La verdad era que le costaba admitir que amaba a alguien, fuera hombre o mujer, aun sus padres, porque el amor era embrollado como el demonio. Suponía obligaciones, compromisos, lazos, emociones compartidas. Cuando admitías que amabas a alguien, tenías que dejarle entrar en tu vida y eso incluía sus hábitos desordenados, sus gustos indiscriminados, sus opiniones confusas y sus actitudes desorganizadas.
Mientras atravesaban el límite de la localidad de Dana Point y el amortiguador protestaba ante un barquinazo, Harry exclamó:
—Cielos, a veces soy idiota.
—Dime algo que yo no sepa —dijo Connie.
—Un espécimen desquiciado.
—Seguimos en territorio conocido.
Tenía una sola excusa para no haber comprendido que Ricky sería atacado: desde el incendio de la urbanización, menos de tres horas antes, se limitaba a reaccionar en vez de actuar. No había tenido opción. Todo había sido tan rápido y raro, una extrañeza sobre otra, que no había tenido tiempo de pensar. Una excusa débil, pero se aferró de ella.

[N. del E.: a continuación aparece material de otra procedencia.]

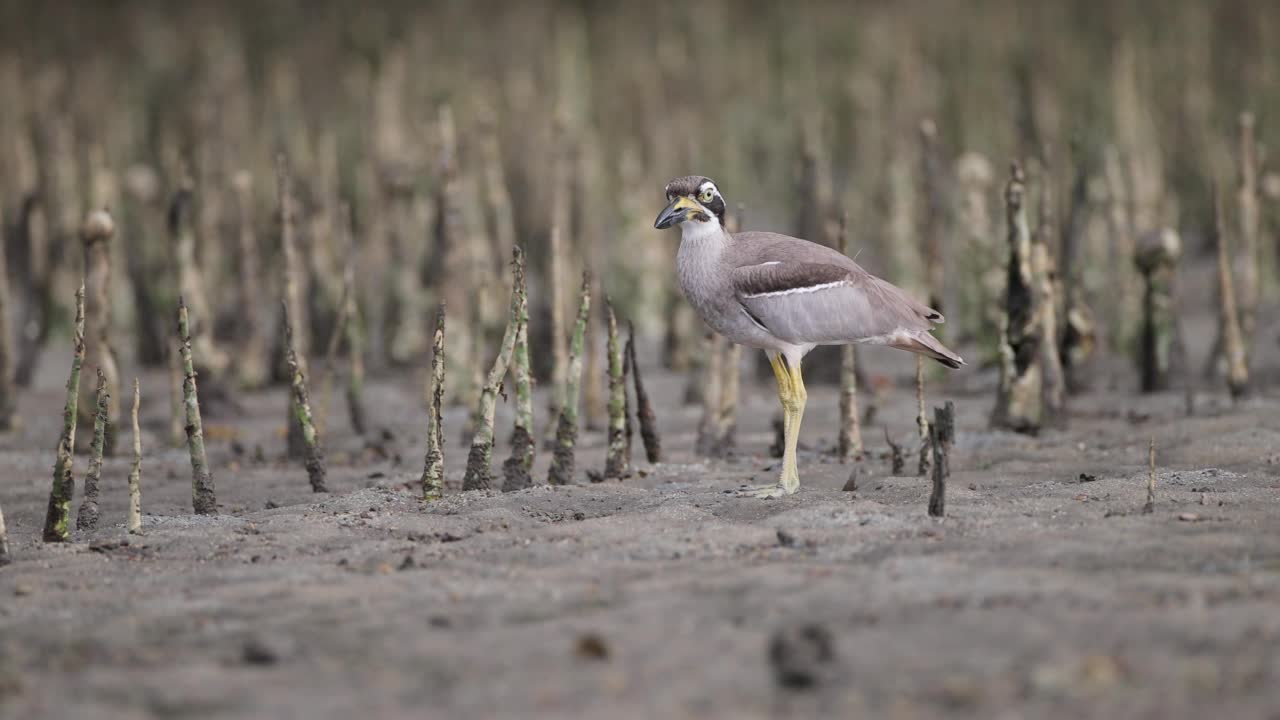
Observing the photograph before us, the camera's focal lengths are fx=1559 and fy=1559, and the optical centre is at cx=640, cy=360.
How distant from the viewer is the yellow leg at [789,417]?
18.0 feet

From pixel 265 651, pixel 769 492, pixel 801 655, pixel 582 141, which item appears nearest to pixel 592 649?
→ pixel 801 655

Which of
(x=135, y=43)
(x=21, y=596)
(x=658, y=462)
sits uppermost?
(x=135, y=43)

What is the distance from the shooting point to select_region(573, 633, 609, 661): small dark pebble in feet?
11.8

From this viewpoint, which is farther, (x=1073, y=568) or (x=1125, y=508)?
(x=1125, y=508)

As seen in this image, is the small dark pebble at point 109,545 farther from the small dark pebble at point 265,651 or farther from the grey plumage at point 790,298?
the grey plumage at point 790,298

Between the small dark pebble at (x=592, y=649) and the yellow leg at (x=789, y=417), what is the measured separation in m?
1.90

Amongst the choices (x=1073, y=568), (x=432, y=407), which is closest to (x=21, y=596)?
(x=432, y=407)

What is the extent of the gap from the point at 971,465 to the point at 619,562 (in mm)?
2192

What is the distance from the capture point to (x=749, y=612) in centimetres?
396

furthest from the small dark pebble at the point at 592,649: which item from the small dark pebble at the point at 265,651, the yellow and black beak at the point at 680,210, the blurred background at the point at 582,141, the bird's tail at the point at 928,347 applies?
the blurred background at the point at 582,141

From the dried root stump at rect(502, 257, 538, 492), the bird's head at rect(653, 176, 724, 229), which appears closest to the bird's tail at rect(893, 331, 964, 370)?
the bird's head at rect(653, 176, 724, 229)

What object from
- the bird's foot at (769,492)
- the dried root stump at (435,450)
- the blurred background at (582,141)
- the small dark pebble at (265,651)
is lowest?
the small dark pebble at (265,651)

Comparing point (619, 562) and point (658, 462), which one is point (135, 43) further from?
point (619, 562)

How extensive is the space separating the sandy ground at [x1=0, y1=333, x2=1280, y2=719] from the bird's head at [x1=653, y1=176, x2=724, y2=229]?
3.28 ft
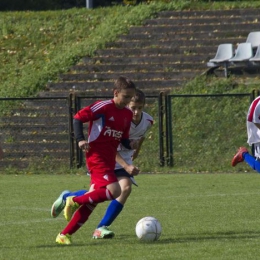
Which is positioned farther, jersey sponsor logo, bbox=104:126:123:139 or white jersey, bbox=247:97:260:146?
white jersey, bbox=247:97:260:146

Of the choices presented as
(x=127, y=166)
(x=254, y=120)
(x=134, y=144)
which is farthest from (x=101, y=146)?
(x=254, y=120)

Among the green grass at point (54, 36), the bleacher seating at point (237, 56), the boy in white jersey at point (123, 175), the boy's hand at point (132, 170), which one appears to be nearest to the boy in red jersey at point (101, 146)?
the boy's hand at point (132, 170)

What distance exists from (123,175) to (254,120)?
8.48 ft

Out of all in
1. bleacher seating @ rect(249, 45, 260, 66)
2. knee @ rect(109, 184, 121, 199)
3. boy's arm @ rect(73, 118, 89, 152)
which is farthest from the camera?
bleacher seating @ rect(249, 45, 260, 66)

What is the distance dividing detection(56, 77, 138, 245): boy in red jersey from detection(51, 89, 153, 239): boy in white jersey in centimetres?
26

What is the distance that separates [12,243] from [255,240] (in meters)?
2.31

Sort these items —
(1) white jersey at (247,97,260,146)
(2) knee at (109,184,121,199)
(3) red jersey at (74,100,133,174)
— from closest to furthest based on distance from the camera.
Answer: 1. (2) knee at (109,184,121,199)
2. (3) red jersey at (74,100,133,174)
3. (1) white jersey at (247,97,260,146)

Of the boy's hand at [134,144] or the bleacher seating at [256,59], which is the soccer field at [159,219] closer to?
the boy's hand at [134,144]

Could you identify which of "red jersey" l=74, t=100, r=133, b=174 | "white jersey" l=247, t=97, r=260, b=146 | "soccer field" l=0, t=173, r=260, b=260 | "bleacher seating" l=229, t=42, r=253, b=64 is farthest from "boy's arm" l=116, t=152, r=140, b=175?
"bleacher seating" l=229, t=42, r=253, b=64

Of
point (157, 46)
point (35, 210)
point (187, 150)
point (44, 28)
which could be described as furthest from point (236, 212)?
point (44, 28)

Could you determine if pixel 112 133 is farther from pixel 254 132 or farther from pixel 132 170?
pixel 254 132

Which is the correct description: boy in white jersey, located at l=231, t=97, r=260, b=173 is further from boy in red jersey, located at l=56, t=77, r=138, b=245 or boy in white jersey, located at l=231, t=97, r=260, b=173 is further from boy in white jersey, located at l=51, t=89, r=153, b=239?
boy in red jersey, located at l=56, t=77, r=138, b=245

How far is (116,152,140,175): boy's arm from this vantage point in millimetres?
8375

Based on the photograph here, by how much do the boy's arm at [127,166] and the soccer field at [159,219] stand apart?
0.67 metres
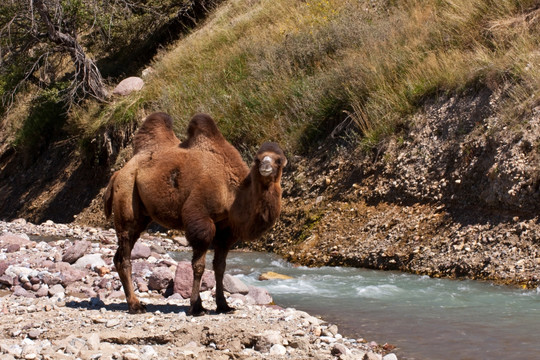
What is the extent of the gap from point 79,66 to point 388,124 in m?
11.8

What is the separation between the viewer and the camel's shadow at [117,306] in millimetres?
7958

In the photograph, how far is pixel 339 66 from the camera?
15695 millimetres

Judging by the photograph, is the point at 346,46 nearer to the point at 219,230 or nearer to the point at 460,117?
the point at 460,117

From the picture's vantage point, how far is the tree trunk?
21961mm

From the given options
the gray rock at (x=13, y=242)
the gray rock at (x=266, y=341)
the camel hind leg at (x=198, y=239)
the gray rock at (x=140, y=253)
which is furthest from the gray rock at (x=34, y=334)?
the gray rock at (x=13, y=242)

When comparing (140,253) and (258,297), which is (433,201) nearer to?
(258,297)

Ni siquiera sabía cómo pensar sobre cosas tan estrafalarias. El razonamiento deductivo, la herramienta más útil del detective, no servía para afrontar lo sobrenatural. Había probado suerte con el razonamiento inductivo, y así había llegado a la teoría del sociópata con poderes paranormales. Pero no sabía manejarla porque el razonamiento inductivo le parecía lo más próximo a la intuición, y la intuición era ilógica. Le gustaban las pruebas fehacientes, las premisas sólidas, las deducciones lógicas y las conclusiones impecables envueltas con una cinta y un lazo.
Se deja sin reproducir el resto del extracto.